- EXERCISE AIM: Change "rear tire" to "back tire" in the entries starting at the line that contains "How distant is" and ending at the last entry, and give those lines back with nothing else altered.

- PROVIDED RECORDS:
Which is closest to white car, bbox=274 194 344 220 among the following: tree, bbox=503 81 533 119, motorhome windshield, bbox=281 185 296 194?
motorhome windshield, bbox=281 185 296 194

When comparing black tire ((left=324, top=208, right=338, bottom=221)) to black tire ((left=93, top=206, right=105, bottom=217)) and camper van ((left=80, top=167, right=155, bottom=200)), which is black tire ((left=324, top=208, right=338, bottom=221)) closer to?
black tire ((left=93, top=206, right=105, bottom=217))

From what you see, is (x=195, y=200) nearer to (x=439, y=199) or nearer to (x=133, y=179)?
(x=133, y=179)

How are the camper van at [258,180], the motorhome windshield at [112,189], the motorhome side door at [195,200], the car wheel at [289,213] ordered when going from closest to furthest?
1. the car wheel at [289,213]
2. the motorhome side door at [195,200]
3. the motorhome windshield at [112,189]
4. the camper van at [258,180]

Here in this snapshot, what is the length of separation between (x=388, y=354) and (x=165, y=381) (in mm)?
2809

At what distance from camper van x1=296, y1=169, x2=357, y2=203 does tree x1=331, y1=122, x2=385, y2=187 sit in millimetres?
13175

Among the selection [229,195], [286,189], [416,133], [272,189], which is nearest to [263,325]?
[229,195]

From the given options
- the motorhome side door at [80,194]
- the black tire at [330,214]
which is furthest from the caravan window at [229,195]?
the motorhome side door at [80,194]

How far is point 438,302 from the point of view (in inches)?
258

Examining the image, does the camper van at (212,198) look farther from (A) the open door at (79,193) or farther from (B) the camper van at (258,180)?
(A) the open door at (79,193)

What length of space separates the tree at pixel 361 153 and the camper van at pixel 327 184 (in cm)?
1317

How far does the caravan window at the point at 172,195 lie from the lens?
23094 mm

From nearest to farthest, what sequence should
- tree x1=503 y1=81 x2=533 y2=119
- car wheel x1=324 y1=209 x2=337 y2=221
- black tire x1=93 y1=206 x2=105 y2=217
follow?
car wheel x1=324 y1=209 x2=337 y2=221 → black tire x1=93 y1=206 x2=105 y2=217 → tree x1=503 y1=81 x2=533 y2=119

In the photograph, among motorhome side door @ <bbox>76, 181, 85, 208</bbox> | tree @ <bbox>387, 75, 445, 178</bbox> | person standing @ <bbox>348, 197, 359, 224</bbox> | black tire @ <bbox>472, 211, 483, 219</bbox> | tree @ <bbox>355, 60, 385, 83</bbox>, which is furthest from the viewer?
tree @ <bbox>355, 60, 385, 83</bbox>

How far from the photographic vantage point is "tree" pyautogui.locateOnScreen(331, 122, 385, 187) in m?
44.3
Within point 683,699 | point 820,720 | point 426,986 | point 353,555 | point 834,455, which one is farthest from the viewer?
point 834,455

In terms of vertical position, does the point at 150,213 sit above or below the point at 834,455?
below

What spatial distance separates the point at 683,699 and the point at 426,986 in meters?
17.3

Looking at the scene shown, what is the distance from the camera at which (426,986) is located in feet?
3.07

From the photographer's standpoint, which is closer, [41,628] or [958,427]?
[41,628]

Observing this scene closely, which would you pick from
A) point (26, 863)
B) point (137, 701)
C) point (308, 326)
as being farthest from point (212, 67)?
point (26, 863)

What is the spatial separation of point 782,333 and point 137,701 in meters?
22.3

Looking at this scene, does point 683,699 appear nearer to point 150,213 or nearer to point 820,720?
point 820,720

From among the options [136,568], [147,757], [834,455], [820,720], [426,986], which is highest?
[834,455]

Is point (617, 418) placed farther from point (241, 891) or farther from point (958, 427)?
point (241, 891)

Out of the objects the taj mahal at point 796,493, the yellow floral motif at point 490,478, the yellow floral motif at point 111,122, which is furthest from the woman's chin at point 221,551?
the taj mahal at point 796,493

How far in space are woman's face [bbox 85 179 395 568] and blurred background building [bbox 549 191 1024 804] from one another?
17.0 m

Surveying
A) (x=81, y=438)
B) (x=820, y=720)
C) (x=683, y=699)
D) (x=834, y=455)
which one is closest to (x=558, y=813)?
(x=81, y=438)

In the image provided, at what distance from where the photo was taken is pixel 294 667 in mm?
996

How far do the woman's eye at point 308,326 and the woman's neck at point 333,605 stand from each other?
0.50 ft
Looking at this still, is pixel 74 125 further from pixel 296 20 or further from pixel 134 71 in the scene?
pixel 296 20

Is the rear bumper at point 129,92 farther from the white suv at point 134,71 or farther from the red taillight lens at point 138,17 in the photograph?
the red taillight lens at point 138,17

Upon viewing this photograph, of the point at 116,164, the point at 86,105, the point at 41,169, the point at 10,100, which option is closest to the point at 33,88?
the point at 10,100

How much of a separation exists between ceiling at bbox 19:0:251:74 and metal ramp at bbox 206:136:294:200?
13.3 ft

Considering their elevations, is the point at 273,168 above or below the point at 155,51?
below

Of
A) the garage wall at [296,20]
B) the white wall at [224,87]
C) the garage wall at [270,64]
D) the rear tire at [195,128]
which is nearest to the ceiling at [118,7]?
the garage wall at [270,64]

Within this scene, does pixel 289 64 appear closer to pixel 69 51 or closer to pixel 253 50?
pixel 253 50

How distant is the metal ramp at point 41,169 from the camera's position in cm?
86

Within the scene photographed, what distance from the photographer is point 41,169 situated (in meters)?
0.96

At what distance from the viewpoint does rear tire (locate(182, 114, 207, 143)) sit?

- SOLVED PROBLEM:
How distant is the metal ramp at point 41,169 from the camera's position in cm?
86

Within the scene photographed, what distance from the photographer is point 41,169 situated (in meters)?
0.96

At what distance from the viewpoint does back tire (locate(182, 114, 207, 143)) sit?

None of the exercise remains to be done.